The first thing we will typically do is use the Ubuntu package manager apt to update the list of available packages and install newer versions of the packages we have. We can do this with:

root@4f7f9ce3da83:/# apt-get update
...
root@4f7f9ce3da83:/# apt-get upgrade
...

Note

On the second command, you may need to choose ‘Y’ to install the upgrades.

Install Required Packages

For our python script to work, we need to install python3:

root@4f7f9ce3da83:/# apt-get install python3.10-full python3-pip
...
root@4f7f9ce3da83:/# python3 --version
Python 3.10.12

An important question to ask is: Does this version match the version you are developing with on your local workstation? If not, make sure to install the correct version of python.

The next step is to install the dependencies for our code. In this case, we need to install the torch and torchvision packages from PyTorch. We are going to install version 2.5.1:

root@4f7f9ce3da83:/# pip install torch==2.5.1 torchvision==0.20.1 torchaudio==2.5.1 --index-url https://download.pytorch.org/whl/cu124

Install and Test Your Code

Since we are using a simple Python script, there is not a difficult install process. However, we can make it executable and add it to the user’s PATH.
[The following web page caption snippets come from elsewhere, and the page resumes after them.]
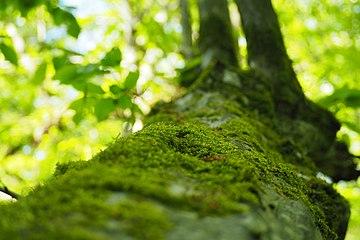 Tree Focus- P5185864.jpg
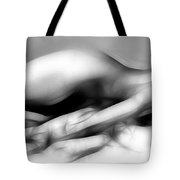 Fractal Nude 4933 Tote Bag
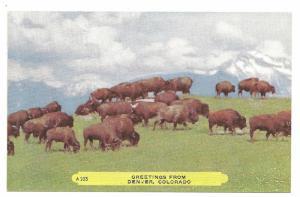 Buffalo, Denver, Colorado,Rembrant Chome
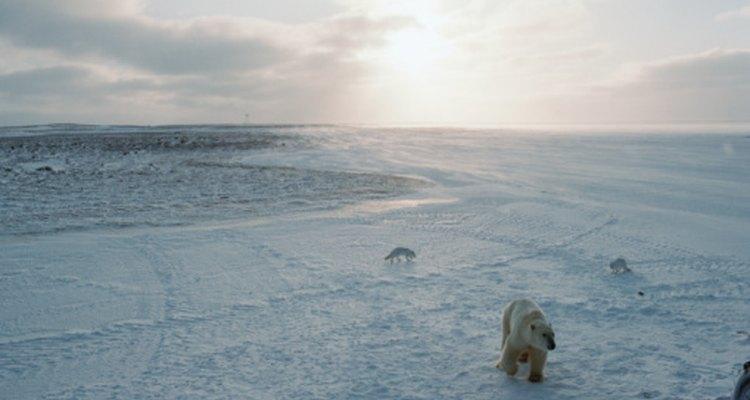 ¿Qué continentes están en la tundra?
root@4f7f9ce3da83:/# cd /code
root@4f7f9ce3da83:/code# chmod +rx image_classifier.py
root@4f7f9ce3da83:/code# export PATH=/code:$PATH

Now test with the following:

Yellow Labrador (Source: Wikipedia)

root@4f7f9ce3da83:/code# cd /home
root@4f7f9ce3da83:/home# which image_classifier.py
/code/image_classifier.py
root@4f7f9ce3da83:/home# image_classifier.py -h
usage: image_classifier.py [-h] image

positional arguments:
  image       the image to classify (str)

options:
  -h, --help  show this help message and exit
root@4f7f9ce3da83:/home# image_classifier.py /code/dog.jpg
Downloading: "https://download.pytorch.org/models/resnet101-cd907fc2.pth" to /root/.cache/torch/hub/checkpoints/resnet101-cd907fc2.pth
100%|████████████████████████████████████████████████████████████████████████████████████████████████| 171M/171M [00:01<00:00, 105MB/s]
Classifying /code/dog.jpg with ResNet101...
Labrador retriever: 70.6%

We now have functional versions of our script ‘installed’ in this container. Now would be a good time to execute the history command to see a record of the build process. When you are ready, type exit to exit the container and we can start writing these build steps into a Dockerfile.

Assemble a Dockerfile

After going through the build process interactively, we can translate our build steps into a Dockerfile using the directives described below. Open up your copy of Dockerfile with a text editor and enter the following:

The FROM Instruction

We can use the FROM instruction to start our new image from a known base image. This should be the first line of our Dockerfile. In our scenario, we found that the nvidia/cuda:12.4.1-cudnn-runtime-ubuntu22.04 image from the official Nvidia repository on Docker Hub was a good place to start, so that is how we will containerize it for others to use:

FROM nvidia/cuda:12.4.1-cudnn-runtime-ubuntu22.04

Base images typically take the form image_name:version. Avoid using the ‘latest’ version; it is hard to track where it came from and the identity of ‘latest’ can change.

Tip

Browse Docker Hub to discover other potentially useful base images. Keep an eye out for the ‘Official Image’ badge.

The RUN Instruction

We can install updates, install new software, or download code to our image by running commands with the RUN instruction. In our case, our dependencies are Python3 and PyTorch, so we will use a few RUN instructions to update the base OS and install them using the Ubuntu package manager (apt). Keep in mind that the the docker build process cannot handle interactive prompts, so we use the -y flag with apt.

RUN apt-get update
RUN apt-get upgrade -y
RUN DEBIAN_FRONTEND=noninteractive apt-get install -y python3.10-full python3-pip

Tip

The DEBIAN_FRONTEND=noninteractive flag is used to suppress any interactive prompts that may occur during the installation process using the Ubuntu package manager apt. This is important because it will allow package installations that aren’t caught by the -y flag (like tzdata). This is a common problem with apt, so it is a good idea to include this flag in your Dockerfile.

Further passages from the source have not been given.